By the way, according to a google search: Gross Domestic Product (GDP) includes some government spending. In the standard expenditure approach, GDP is calculated using the formula

$GDP = C + I + G + (X – M)$.

In this formula, the “G” represents government consumption expenditures and gross investment. This includes things like:
  • Salaries of public workers
  • National defense and military equipment
  • Infrastructure like new schools, highways, and bridges
What is excluded?

Only the government’s purchases of goods and services produced in the economy count toward GDP. A large portion of government spending goes toward transfer payments—such as Social Security, unemployment benefits, and veteran’s benefits. These are not counted in GDP because the government does not receive a new good or service in return for them; they are simply transfers of income.
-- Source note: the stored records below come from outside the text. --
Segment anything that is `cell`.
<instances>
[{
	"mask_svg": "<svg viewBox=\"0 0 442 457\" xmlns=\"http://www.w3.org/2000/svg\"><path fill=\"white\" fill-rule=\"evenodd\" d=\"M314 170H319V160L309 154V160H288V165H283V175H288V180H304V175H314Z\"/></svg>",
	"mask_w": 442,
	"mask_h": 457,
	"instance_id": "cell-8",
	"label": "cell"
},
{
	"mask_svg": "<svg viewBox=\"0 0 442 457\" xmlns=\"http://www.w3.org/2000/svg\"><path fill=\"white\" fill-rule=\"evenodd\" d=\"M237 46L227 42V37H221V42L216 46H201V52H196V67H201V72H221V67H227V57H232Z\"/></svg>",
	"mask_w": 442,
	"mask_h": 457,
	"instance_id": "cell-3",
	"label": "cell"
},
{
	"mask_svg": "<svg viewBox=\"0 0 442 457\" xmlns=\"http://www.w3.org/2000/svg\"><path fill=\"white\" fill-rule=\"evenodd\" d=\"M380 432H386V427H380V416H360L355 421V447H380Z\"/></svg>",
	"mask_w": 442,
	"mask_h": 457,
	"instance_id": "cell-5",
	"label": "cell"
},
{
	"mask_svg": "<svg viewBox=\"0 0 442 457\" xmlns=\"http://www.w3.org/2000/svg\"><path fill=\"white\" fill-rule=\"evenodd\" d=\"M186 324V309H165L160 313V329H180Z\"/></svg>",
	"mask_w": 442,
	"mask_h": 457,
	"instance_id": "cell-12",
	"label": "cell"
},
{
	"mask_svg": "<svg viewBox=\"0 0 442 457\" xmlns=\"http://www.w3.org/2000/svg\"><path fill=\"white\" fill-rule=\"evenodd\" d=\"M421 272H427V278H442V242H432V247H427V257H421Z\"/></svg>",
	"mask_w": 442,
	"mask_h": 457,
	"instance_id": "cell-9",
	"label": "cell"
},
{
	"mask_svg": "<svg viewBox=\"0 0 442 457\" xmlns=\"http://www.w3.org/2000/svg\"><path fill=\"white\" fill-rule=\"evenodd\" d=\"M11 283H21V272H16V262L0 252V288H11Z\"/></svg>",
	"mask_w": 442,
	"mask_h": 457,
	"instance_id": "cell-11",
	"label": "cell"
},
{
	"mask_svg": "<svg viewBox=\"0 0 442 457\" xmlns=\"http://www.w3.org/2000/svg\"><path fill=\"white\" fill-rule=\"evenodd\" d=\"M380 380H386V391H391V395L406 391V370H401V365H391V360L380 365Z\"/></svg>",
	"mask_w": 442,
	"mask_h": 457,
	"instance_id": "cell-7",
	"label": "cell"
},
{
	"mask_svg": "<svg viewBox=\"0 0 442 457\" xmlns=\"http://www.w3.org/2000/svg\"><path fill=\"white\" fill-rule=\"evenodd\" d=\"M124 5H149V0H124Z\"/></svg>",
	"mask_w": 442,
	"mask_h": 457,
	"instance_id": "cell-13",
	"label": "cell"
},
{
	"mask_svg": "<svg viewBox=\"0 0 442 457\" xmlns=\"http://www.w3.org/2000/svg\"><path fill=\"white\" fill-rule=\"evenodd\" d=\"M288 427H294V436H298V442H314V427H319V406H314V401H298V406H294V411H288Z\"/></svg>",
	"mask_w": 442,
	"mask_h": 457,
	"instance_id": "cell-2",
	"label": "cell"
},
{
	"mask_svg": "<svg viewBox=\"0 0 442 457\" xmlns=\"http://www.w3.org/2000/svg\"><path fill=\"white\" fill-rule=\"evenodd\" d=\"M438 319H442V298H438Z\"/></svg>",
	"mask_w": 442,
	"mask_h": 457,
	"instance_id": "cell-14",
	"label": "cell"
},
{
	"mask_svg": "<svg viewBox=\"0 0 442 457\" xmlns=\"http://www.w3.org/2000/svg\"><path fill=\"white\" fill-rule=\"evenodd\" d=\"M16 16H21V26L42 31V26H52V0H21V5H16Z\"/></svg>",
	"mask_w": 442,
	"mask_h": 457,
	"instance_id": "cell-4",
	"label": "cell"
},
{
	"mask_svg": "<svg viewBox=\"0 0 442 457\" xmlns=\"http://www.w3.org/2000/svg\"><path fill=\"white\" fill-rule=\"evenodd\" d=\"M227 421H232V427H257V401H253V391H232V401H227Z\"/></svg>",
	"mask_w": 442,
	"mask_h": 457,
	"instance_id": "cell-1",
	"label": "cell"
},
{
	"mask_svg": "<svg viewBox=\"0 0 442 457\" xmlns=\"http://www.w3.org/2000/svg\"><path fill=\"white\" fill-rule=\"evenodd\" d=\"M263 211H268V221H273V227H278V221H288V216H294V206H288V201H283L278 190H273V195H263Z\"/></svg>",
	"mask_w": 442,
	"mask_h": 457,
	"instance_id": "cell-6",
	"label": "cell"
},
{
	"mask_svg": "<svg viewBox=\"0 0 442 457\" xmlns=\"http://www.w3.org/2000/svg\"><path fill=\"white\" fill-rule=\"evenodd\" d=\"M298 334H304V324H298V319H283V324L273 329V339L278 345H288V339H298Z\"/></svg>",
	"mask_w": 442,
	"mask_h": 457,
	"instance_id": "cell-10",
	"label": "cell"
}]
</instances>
How Medicare Enters the GDP Equation
The Bureau of Economic Analysis (BEA) factors Medicare into GDP through the Expenditure Approach equation (GDP = C + I + G + NX). It does this by splitting the money into two categories:
  • Personal Consumption Expenditures (C): The vast majority of Medicare spending is classified as “Government Social Benefits to Persons.” When Medicare pays a private hospital or doctor for a beneficiary’s treatment, it is counted as a household consumer health expense.
  • Government Consumption (G): The smaller portion of Medicare funding used strictly to manage the program—such as administrative costs, processing fees, and running the federal offices—is counted directly as government spending.